Classifying spatio-temporal data/videos

I am a PyTorch newbie. As part of my research I need to build a video classifier and train it on a dataset on different kind of fluids(videos of fluid flows).
I have previously worked on image classification using PyTorch but I am a bit clueless about how to do the same on videos.
Can you all please suggest some resources/pointers that might be helpful?


Hi @Subhankar_Ghosh,
For video processing you want to somehow retrieve the information of corresponding images. For example, this can be done by sequential models like RNNs or 3D CNNs (the extra dimension is for successive images). “All you need” is to wrap a image classifier within a sequential model (or extend one time dimension).
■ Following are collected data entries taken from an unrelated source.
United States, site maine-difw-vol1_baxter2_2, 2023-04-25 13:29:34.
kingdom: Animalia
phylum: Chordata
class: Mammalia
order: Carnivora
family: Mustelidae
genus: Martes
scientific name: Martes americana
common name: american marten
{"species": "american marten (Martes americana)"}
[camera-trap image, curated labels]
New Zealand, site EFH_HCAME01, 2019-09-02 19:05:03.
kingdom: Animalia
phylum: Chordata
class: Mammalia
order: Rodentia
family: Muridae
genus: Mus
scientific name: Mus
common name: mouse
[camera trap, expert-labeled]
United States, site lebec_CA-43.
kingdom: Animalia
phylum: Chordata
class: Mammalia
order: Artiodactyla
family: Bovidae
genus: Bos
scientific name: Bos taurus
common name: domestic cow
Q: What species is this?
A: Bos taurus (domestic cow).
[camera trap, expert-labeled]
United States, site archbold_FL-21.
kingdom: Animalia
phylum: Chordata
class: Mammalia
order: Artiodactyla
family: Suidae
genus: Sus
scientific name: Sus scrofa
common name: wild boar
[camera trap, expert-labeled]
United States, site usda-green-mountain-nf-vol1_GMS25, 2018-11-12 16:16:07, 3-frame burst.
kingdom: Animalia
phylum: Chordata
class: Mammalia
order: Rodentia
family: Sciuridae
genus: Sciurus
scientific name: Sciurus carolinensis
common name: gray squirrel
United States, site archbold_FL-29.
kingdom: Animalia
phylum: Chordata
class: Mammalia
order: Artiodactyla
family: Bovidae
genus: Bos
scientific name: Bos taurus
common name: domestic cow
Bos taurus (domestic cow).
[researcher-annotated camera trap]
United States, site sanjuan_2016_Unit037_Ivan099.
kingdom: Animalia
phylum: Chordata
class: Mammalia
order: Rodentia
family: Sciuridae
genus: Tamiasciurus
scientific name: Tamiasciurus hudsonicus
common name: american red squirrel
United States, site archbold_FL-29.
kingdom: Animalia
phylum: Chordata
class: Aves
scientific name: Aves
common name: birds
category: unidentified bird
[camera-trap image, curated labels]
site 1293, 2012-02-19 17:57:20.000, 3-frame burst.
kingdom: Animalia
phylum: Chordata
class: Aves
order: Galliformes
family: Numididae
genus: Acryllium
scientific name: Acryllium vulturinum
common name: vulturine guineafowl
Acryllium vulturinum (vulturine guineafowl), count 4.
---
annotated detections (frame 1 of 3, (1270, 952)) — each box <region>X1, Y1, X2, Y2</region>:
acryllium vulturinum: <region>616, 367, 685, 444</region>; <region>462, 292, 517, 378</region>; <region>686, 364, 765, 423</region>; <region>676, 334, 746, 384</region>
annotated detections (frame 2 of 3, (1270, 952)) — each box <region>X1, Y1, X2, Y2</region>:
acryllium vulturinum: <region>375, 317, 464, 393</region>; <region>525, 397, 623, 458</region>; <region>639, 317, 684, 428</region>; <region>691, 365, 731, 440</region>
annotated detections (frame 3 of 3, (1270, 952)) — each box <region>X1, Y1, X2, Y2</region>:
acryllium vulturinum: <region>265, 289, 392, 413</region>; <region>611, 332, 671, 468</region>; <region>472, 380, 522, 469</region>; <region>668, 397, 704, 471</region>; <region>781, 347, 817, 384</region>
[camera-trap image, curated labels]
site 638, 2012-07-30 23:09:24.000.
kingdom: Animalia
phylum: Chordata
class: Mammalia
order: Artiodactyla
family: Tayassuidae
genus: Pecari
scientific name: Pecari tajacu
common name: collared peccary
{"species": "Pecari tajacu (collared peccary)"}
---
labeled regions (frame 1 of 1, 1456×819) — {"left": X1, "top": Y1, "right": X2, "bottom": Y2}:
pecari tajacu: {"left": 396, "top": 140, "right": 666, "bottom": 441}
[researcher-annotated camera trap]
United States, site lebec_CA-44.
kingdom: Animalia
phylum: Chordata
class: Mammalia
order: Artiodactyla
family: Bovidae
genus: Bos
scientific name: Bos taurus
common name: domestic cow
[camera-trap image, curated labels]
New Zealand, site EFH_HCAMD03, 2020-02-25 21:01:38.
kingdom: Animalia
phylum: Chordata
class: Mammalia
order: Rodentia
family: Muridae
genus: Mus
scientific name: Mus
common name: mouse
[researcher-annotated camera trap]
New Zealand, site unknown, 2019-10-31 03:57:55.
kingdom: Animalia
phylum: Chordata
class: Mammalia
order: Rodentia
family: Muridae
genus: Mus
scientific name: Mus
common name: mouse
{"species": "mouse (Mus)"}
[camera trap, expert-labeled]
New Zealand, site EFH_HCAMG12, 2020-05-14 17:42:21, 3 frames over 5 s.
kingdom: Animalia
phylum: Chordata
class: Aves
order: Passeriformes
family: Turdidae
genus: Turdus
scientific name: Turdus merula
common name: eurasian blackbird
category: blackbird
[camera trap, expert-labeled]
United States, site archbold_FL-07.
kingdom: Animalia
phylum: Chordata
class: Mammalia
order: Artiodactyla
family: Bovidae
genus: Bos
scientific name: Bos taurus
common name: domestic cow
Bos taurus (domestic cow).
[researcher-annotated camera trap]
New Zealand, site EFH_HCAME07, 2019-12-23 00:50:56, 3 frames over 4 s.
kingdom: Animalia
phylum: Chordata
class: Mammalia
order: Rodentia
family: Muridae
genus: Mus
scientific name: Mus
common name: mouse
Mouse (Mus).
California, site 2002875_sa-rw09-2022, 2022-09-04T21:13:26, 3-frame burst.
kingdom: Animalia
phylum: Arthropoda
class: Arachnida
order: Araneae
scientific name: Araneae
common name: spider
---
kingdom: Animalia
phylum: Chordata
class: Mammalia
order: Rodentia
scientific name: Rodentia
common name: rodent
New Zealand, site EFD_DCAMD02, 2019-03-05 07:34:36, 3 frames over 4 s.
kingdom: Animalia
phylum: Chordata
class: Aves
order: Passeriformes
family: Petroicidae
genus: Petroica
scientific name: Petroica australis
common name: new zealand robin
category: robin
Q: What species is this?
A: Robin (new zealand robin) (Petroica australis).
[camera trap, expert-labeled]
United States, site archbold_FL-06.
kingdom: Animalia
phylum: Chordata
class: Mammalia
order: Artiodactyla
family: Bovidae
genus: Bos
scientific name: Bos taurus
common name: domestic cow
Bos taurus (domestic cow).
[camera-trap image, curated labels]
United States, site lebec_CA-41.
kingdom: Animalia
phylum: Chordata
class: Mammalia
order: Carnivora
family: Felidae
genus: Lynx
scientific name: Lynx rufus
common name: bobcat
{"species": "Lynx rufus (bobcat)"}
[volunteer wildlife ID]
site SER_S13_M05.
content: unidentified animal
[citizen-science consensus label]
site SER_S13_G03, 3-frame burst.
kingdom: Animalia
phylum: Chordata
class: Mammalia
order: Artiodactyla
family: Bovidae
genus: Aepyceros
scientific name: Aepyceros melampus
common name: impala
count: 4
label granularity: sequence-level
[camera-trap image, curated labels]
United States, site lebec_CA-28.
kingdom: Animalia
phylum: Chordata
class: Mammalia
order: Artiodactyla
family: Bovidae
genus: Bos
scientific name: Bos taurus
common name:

Since you did work with image classifiers I’m sure you will get there.

I found these links repository to be helpful:

  1. Large-scale Video Classification with Convolutional Neural Networks - Karpathy
  2. HHTseng’s github repo
  3. RNNs - Karpathy’s blog

Good luck and have fun with your implementation! :slight_smile:

Hi @christopherkuemmel, thanks for the help.

Do you think the conv3d layers in Pytorch can be used for videos?

@Subhankar_Ghosh For sure. A Conv3d layer has the input shape of (N, C, D, W, H) where N is the batch size and D the depth of the images. In your case this would be the dimension where you stack the frames of your video.